**Source excerpt:**
It has been said in recent days, about the latest failure of the politicians at the Copenhagen summit to agree on a substantial response to the worst nightmares of climate scientists, that they lack the imagination to envisage that future. Perhaps, prior to the summit, they should all have been required to read The Road.
McCarthy, who often seems to be channelling the Old Testament, has no trouble with imagining the worst. The specific event that has drained all colour from his American world and left it reeking of blood and covered in ash, a deforested "scabland", is never detailed in the book, though in the film, by Australian director John Hillcoat's account, it becomes more a tale of "the revenge of nature: we are certainly heightening the environmental threat".
McCarthy spends a lot of his time at the Santa Fe Institute, near his home in New Mexico, a multi-disciplinary institution set up by the Los Alamos physicist Murray Gell-Mann to study "complex systems". McCarthy lunches there and counts a number of the scientists among his friends. When asked recently about the nature of the catastrophic event in The Road, he answered by saying: "I don't have an opinion. It could be anything - volcanic activity or it could be nuclear war. It is not really important. The whole thing now is, what do you do? The last time the caldera in Yellowstone blew, the entire North American continent was under about a foot of ash. People who've gone diving in Yellowstone lake say that there is a bulge in the floor that is now about 100ft (30m) high and the whole thing is sort of pulsing. From different people, you get different answers, but it could go in another three to four thousand years or it could go on Thursday."

**What the exercise asks:**
Put this sentence from the passage about The Road into Spanish: "McCarthy lunches there and counts a number of the scientists among his friends." The data is separate material, unrelated to the passage about The Road.

**Record extracts:**
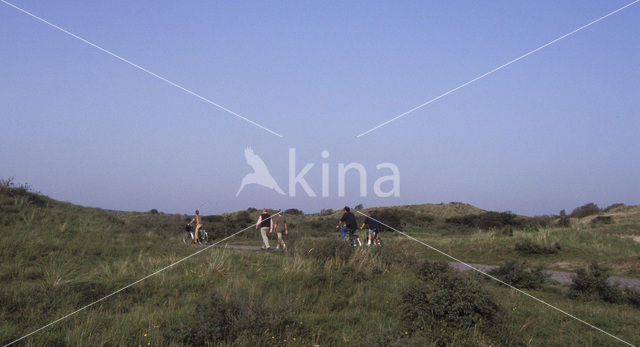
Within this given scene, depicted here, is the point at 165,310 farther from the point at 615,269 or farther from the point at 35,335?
the point at 615,269

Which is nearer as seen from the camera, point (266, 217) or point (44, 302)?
point (44, 302)

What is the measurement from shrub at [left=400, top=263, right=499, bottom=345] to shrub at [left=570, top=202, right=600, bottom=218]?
2284 inches

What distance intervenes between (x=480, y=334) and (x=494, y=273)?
8.54 meters

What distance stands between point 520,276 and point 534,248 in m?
9.87

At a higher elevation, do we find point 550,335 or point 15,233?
point 15,233

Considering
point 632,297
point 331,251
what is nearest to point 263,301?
point 331,251

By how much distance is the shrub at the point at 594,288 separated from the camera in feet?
39.9

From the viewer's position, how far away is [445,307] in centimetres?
811

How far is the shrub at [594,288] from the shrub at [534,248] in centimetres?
1025

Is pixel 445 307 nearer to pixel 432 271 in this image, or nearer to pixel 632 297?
pixel 432 271

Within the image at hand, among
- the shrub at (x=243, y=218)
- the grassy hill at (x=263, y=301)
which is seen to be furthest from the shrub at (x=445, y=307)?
the shrub at (x=243, y=218)

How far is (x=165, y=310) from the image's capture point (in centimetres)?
869

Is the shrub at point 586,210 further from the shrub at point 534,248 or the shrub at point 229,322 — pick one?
the shrub at point 229,322

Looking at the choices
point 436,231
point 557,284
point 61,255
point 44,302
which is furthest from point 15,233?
point 436,231
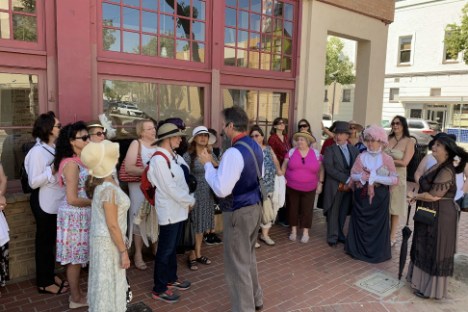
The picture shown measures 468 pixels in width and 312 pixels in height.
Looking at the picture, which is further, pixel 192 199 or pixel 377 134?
pixel 377 134

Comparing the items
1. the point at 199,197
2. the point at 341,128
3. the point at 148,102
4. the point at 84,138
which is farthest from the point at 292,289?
the point at 148,102

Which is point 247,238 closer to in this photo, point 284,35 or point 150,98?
point 150,98

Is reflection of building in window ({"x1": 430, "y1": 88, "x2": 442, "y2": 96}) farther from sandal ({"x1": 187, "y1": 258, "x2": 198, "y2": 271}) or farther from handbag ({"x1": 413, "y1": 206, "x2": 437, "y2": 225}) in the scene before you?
sandal ({"x1": 187, "y1": 258, "x2": 198, "y2": 271})

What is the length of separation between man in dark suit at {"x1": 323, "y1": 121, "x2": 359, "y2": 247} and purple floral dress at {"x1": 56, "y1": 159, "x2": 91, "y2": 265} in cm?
350

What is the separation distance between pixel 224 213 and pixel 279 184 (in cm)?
214

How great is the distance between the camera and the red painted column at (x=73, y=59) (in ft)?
14.3

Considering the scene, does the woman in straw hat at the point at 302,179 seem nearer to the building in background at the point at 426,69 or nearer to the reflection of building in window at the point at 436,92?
the building in background at the point at 426,69

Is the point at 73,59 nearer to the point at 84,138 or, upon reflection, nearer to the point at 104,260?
the point at 84,138

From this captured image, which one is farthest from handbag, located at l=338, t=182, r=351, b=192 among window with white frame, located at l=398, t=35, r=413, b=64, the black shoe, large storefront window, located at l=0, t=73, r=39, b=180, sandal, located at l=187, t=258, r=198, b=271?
window with white frame, located at l=398, t=35, r=413, b=64

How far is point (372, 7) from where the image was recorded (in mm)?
8180

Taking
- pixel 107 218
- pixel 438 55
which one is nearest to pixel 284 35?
pixel 107 218

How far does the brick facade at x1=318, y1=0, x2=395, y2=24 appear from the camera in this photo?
24.8 feet

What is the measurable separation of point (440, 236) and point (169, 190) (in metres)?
2.90

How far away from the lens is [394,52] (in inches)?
1061
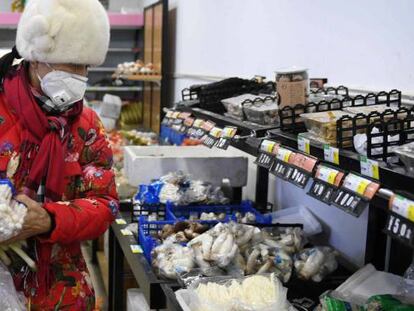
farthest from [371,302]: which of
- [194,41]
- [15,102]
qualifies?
[194,41]

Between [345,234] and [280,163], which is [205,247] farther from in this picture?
[345,234]

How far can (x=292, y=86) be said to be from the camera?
6.26ft

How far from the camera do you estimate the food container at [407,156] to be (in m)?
1.25

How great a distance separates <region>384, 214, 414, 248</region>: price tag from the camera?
3.58ft

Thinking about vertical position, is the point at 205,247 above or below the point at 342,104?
below

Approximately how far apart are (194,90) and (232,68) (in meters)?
1.14

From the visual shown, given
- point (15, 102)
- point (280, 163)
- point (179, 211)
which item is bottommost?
point (179, 211)

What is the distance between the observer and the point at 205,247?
2135 millimetres

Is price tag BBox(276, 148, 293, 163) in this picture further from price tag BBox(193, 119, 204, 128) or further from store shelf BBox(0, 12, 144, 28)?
store shelf BBox(0, 12, 144, 28)

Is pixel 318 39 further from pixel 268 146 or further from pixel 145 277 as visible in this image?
pixel 145 277

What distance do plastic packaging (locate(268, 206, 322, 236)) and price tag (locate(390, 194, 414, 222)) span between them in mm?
1572

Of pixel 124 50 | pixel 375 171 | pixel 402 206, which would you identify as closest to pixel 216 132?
pixel 375 171

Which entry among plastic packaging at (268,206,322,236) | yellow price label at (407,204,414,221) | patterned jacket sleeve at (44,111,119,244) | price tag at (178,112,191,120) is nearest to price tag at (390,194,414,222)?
yellow price label at (407,204,414,221)

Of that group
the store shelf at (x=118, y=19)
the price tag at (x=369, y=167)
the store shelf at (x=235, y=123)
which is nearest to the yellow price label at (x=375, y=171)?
the price tag at (x=369, y=167)
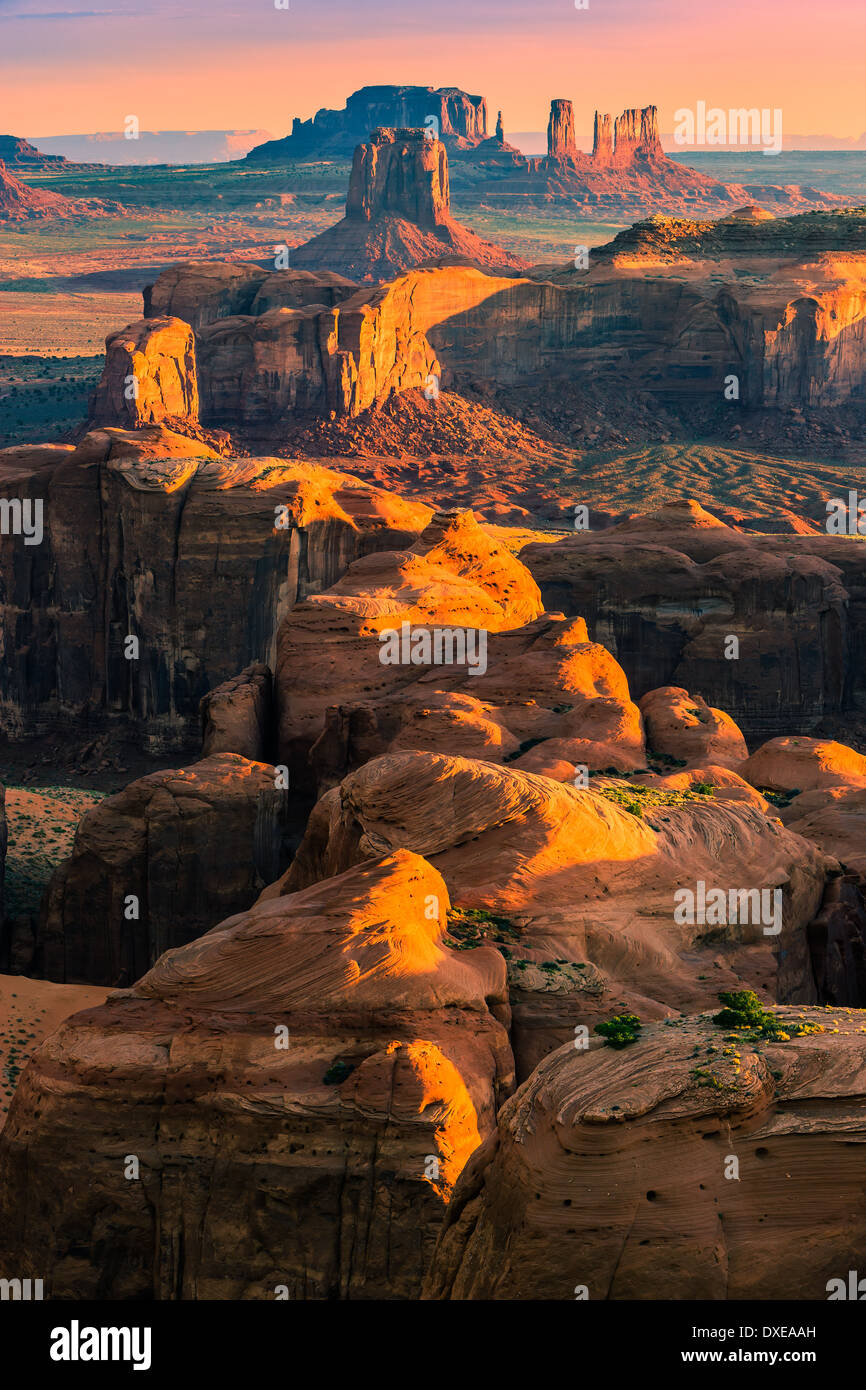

**Result:**
McCarthy almuerza allí y cuenta a varios de los científicos entre sus amigos.